So many people are walking bundles of confused contradictions. They may be unhappy and not know why. They may not be getting enough sex, and think the problem is a sex problem, not a love problem. They might be under a lot of stress. They might be out of town at a conference. They might be sex addicts or love addicts.
I don’t think it is at all easy for people to know about all these things, but more importantly, I think it is difficult for people to be able to put a finger on their problems. It’s just not so easy.

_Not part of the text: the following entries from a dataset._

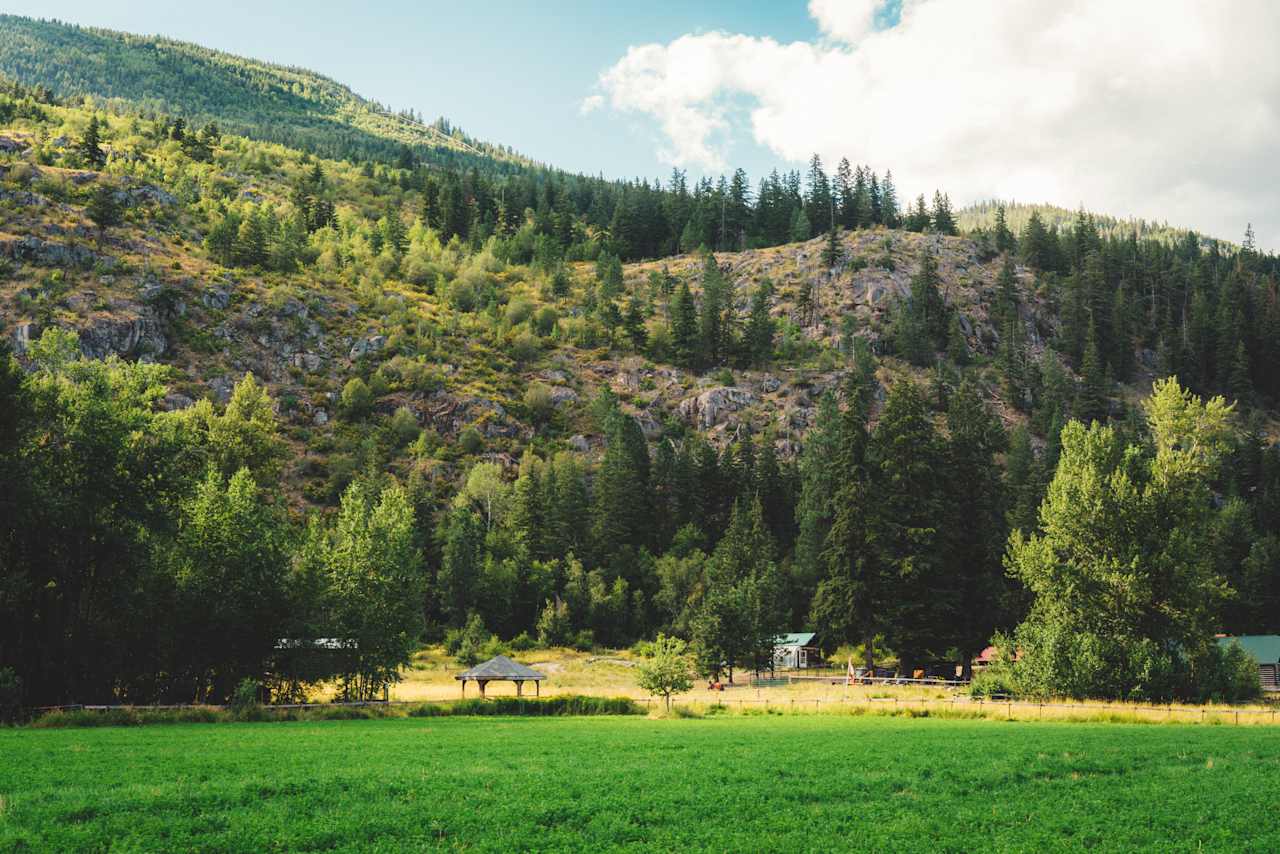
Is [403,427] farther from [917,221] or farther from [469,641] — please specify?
[917,221]

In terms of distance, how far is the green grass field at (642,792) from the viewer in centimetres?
1472

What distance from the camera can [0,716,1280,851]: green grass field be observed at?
48.3 ft

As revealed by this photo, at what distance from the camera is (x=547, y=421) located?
437 feet

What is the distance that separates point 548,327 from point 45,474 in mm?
A: 118304

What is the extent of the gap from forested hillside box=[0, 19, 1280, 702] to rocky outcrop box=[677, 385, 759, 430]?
0.60 meters

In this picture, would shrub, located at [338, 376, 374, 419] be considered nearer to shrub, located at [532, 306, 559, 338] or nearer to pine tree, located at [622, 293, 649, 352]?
shrub, located at [532, 306, 559, 338]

Certainly very strict moral codes can help people from doing some things, even when they are unhappy. But a lot of people are really good at spouting the morally correct line on the outside and yet not behaving according to those rules in private. They’ll wonder at their behavior. “I’d never get involved with a married man/woman,” they say, even as they are getting involved. It’s as if it were beyond their power to stop themselves.
Of course, there is a huge cost for not answering questions like this the right way. People care deeply about their reputations, and so they act as if such a thing would never occur to them. I’m sure that for many people, that is true. I’m pretty sure that for others it is not true.
There are places on the internet where people who are unhappy in their relationships congregate to complain about things. Many just complain. Others take the next step.
There are an awful lot of unhappy people out there. These people seem trapped. They don’t want to give up their marriages. There are kids and houses and other relationships involved. But they are so unhappy that they are willing to do what they never believed they could or would do. It’s just not so easy to fix a marriage, nor to break up a marriage.
When I was getting treated for infertility, my doctor told me that some extraordinarily high number of people are not related to their official father. I don’t remember the number now, but I think it was more than 10% and maybe as high as 20%. Married women are stepping out all the time! So are married men—but there’s less physical evidence of that.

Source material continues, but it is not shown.